Estavam a ser perseguidas por cinco deles, armados, e ligeiramente mais altos e rápidos do que elas. Não havia tempo para parar e criar uma barreira entre eles e elas, uma vez que ao mínimo atraso eles seriam capazes de as alcançar. Jamais compensaria, pensava Cassidy com a garganta anormalmente seca.
Enveredaram por outra rua, derrubando caixotes do lixo atrás de si. Ouvia-se o metal a estalar, no chão, e latas enormes a rolarem de encontro aos perseguidores. Estes, tal como elas, não paravam por qualquer motivo, nem mesmo quando um deles acabou por ficar para trás, caído numa amálgama de sacos do lixo com cascas de frutas e restos. Entre eles não parecia haver o espírito de equipa, mas individualidade também não seria a palavra certa para os descrever.
- O que fazemos agora? - Ringo olhava em volta. As janelas fechavam-se à sua passagem, como se os habitantes temessem represálias só por olhar. Eram como um povo qualquer, pobres e temerosos.

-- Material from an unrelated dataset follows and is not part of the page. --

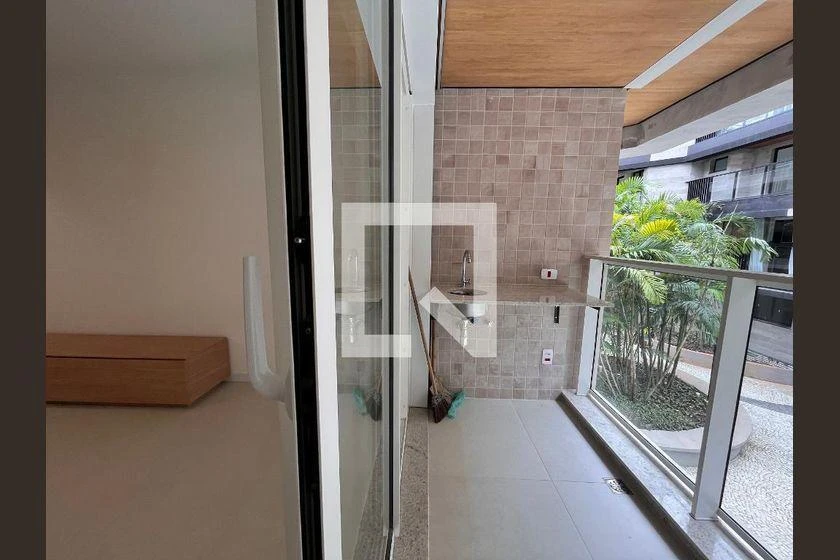 Apartment, 62 m², with a grill on the balcony — photo 11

Lembrando-se das estranhas proporções que a Guerra de Paladina havia tomado, a ivoriana perguntava-se qual o estado das outras cidades da ilha, incluindo o de Ivoria. A cidade do norte era das mais distantes e competitivas em relação a Paladina, mas tratava-se de uma única força e não de uma cidade. Como se alguém agisse atrás dos bastidores, dando ordens secretas e fazendo desaparecer os únicos que poderiam fazer frente àquela onda de pânico.

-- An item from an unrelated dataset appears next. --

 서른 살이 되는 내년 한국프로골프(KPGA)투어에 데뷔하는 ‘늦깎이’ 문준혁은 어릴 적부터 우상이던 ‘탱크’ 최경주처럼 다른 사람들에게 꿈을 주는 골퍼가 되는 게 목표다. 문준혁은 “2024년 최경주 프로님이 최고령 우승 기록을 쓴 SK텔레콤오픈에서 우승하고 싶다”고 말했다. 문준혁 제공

- Por aqui! - Nofrure apontou uma outra rua, de aspecto mais escuro e sujo. Um cheiro pútrido invadiu-lhes as narinas, fazendo os olhos lacrimejarem. A calçada estava molhada, e uma água escura e lamacenta escorria mesmo ao seu lado, o que fazia com que escorregassem.
Aquela rua dava acesso a outra, muito mais limpa e luminosa. Já não ouviam passos atrás de si, e por momentos, depois de se voltarem e de se descobrirem sozinhas, pensavam que os tinham despistado. Por breves segundos chegaram mesmo a respirar de alívio, embora tivessem a sensação de haver algo errado ali. Isso antes de serem surpreendidas pelos oficiais ao sair da rua.

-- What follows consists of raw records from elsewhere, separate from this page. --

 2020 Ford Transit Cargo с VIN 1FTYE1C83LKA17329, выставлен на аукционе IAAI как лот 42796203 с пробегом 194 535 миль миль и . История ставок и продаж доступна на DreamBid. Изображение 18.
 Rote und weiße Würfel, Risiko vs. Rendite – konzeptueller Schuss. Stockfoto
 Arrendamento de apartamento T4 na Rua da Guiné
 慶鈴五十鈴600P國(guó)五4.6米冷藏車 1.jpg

Tinham caído mesmo nos braços deles. Cassidy fora agarrada pelo pescoço por um, mas conseguiu soltar-se depois de lhe morder o braço. Ringo, que era um espírito, tornara-se imaterial, de modo que nenhum deles a conseguiu agarrar. No entanto Nofrure não se conseguia soltar, e já lhe estavam a amarrar os braços.
- Nofrure! Não, Nofrure! - Ringo, tentou alcançá-la, mas uma outra mão agarrava-lhe o braço, o que lhe parecia impossível uma vez que estava imaterial.
- Corram, fujam! - Gritou-lhes, antes de a amordaçarem também. E a rapariga-espírito foi puxada pelo braço, afastando-se a paços largos da amiga. Ouviu um violino a ser tocado em pizzicato, e uma enorme serpente negra como tinta surgiu do chão à frente dos oficiais e de Nofrure. Precipitou-se sobre eles, mas um escudo translúcido com alguns caracteres estranhos nele desenhados envolveu-os. Cassidy reconheceu-os, com um choque desagradável.
- Não sabia que os oficiais agora também fazem magia. - Ringo comentou, vendo-os a ficarem para trás, a defenderem-se da enorme serpente que investia, de dentes brilhantes a tentar perfurar a defesa.
- Não podem. Aquilo é obra do Demergon. - A ivoriana respondeu, com um trago amargo na voz. A outra engoliu em seco, pálida, e embora não soubesse quem ele era, o nome provocou-lhe um arrepio na espinha.